The request -
Return the passage from this Magic market column word for word, between "Don’t miss this" and "near you today.", inclusive.

PROTRADER: The Watchtower 2/26/18

By: Travis Allen
@wizardbumpin


Don’t miss this week’s installment of the MTG Fast Finance podcast, an on-topic, no-nonsense tour through the week’s most important changes in the Magic economy. And if you enjoy playing Magic, make sure to visit https://scry.land to find PPTQs, SCG Opens, and more events on an interactive map with worldwide coverage. Find Magic near you today.


With a wide variety of decks in the top 8 and top 32 of GP Memphis, Standard is looking healthy for the first time in awhile. Players seem overall pleased and excited for the format after having spent nine of the last twelve months griping about it. Add in the newly spoiled Challenger decks which seek to put tier 2ish prebuilt lists into the hands of players for $30, and FNM is sounding even better.

Of course none of this matters for us, since the Standard markets are going to be dead until October. Challenger decks have laid to rest any chance you may have had to cash out on soon-to-rotate staples, and with the summer lull creeping ever closer, it’s just not where you want to be for now. We’ll start thinking about it again in July or August, when prices are at their low and we can start looking for Ixalan pickups heading into rotation. It will be the first Standard without Masterpieces since Battle for Zendikar three years ago, so hopefully card prices will have a little more bounce in them.

Flameblade Adept (Foil)

Price Today: $3
Possible Price: $7

Jace and Bloodbraid are making their presence felt in Modern. Neither has dominated the format yet, but they’re certainly both key cards doing a lot of work. They’re certain to shape what strategies are viable in the coming months, and it will be hard to play a midrange deck that doesn’t include one of these cards by June.

Extracted material -
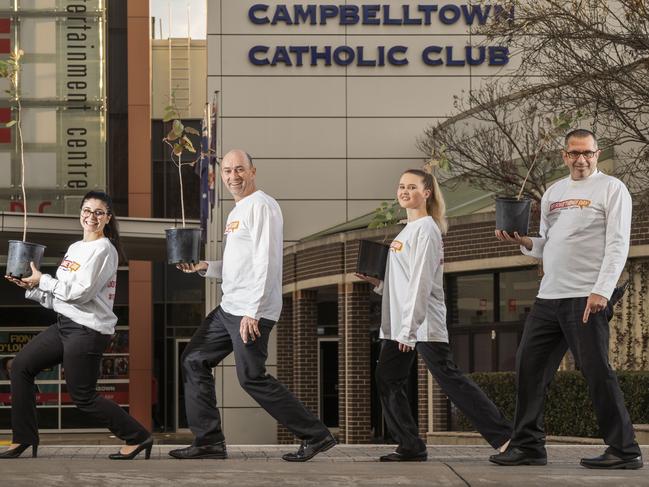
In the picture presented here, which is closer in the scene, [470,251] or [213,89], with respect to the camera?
[470,251]

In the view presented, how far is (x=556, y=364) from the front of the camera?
8.58 m

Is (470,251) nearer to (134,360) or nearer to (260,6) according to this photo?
(260,6)

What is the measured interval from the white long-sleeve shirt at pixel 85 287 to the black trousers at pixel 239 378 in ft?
1.95

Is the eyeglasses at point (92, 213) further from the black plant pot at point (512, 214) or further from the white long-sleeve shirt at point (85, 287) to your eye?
the black plant pot at point (512, 214)

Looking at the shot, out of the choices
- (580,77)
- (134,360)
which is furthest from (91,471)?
(134,360)

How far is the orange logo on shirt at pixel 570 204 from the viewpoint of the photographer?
8289 mm

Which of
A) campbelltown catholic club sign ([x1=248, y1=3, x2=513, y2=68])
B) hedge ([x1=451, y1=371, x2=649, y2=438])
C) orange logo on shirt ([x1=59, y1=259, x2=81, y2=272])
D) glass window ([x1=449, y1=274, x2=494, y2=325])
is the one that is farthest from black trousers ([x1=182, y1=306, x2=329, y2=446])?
campbelltown catholic club sign ([x1=248, y1=3, x2=513, y2=68])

The answer -
Don’t miss this week’s installment of the MTG Fast Finance podcast, an on-topic, no-nonsense tour through the week’s most important changes in the Magic economy. And if you enjoy playing Magic, make sure to visit https://scry.land to find PPTQs, SCG Opens, and more events on an interactive map with worldwide coverage. Find Magic near you today.